### Do this:
Find the line containing "How far apart" in the material below; copy that line and all following lines exactly.

****

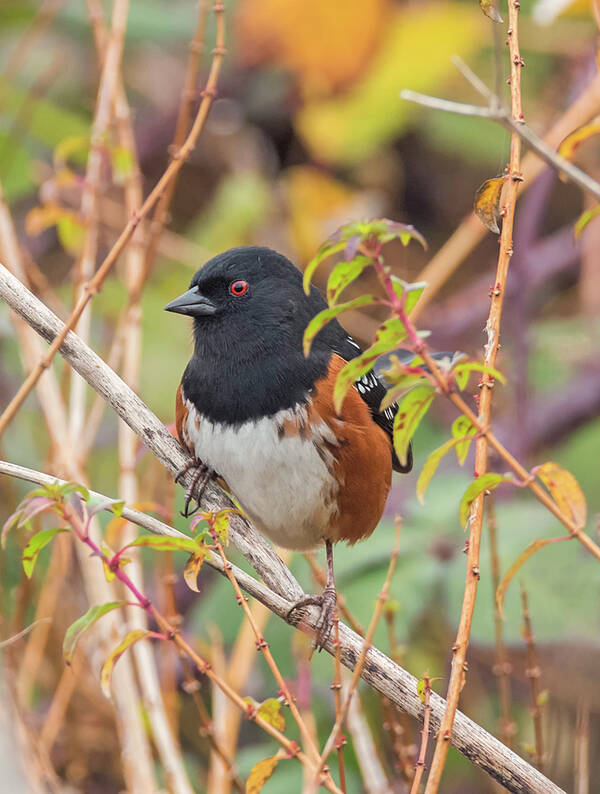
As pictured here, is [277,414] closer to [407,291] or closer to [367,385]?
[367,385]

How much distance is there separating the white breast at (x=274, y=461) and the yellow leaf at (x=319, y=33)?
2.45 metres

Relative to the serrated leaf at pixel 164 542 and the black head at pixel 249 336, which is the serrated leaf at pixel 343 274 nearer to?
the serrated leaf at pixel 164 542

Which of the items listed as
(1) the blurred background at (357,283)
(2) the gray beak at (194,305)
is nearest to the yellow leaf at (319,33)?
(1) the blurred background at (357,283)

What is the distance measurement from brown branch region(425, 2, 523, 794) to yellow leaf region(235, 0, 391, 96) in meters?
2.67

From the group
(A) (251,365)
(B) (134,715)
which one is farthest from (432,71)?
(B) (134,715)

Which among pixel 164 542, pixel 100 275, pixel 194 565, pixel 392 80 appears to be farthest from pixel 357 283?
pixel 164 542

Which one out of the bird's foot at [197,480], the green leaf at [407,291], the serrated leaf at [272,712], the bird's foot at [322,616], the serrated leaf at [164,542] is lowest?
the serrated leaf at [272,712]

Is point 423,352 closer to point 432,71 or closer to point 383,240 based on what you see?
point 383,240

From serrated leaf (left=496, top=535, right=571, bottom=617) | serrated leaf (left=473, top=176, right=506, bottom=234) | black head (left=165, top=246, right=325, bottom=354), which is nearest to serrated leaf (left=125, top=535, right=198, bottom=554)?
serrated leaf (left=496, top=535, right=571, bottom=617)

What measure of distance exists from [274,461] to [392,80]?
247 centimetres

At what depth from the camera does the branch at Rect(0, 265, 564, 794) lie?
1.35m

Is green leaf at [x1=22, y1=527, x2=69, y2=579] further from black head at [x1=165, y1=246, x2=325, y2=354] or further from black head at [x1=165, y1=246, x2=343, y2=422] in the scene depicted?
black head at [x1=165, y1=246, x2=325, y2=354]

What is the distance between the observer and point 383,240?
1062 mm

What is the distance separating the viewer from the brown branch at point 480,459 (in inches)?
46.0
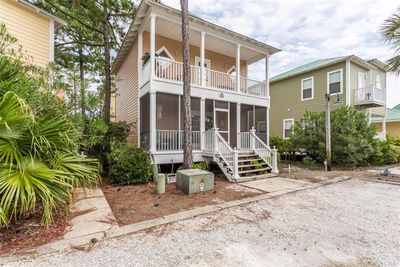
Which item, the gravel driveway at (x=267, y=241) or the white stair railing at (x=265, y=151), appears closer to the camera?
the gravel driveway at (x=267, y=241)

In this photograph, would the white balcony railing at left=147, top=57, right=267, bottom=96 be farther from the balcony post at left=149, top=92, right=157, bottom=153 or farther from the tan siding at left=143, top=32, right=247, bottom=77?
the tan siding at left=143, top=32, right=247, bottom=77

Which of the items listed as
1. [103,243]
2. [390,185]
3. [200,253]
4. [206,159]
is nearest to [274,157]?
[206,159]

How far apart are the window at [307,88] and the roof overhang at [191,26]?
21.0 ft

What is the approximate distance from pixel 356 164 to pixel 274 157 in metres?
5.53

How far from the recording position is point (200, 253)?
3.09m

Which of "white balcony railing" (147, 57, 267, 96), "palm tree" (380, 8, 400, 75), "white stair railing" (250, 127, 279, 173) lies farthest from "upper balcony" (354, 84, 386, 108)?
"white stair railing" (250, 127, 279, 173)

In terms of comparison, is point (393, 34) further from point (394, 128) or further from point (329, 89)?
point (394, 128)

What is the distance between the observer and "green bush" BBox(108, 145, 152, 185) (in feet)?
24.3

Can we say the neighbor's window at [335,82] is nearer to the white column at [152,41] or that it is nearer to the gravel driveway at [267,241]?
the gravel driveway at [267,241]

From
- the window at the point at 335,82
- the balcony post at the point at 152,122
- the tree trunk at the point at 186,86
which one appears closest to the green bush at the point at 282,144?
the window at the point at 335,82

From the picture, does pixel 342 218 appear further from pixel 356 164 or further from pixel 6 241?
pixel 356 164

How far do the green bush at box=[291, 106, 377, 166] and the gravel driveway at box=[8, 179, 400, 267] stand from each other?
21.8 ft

****

### Full response:
How far apart are the window at [307,88] and the roof overhang at [191,26]?
21.0 ft

What is the approximate distance from pixel 356 164 to pixel 274 157 in metres?
5.53

How far from the recording position is point (200, 253)?
3.09m

Which of "white balcony railing" (147, 57, 267, 96), "palm tree" (380, 8, 400, 75), "white stair railing" (250, 127, 279, 173) lies farthest from "upper balcony" (354, 84, 386, 108)?
"white stair railing" (250, 127, 279, 173)

In terms of comparison, is point (393, 34) further from point (394, 128) or further from point (329, 89)?
point (394, 128)

What is the distance between the observer and "green bush" BBox(108, 145, 152, 185) (in feet)?
24.3

Can we say the neighbor's window at [335,82] is nearer to the white column at [152,41] or that it is nearer to the gravel driveway at [267,241]?
the gravel driveway at [267,241]

From
- the window at the point at 335,82
- the balcony post at the point at 152,122
- the tree trunk at the point at 186,86
which one appears closest to the green bush at the point at 282,144?
the window at the point at 335,82

From the picture, does pixel 342 218 appear further from pixel 356 164 or further from pixel 6 241?
pixel 356 164

How far do the green bush at box=[291, 106, 377, 166] and the gravel driveway at box=[8, 179, 400, 267] stand from each other?
21.8 ft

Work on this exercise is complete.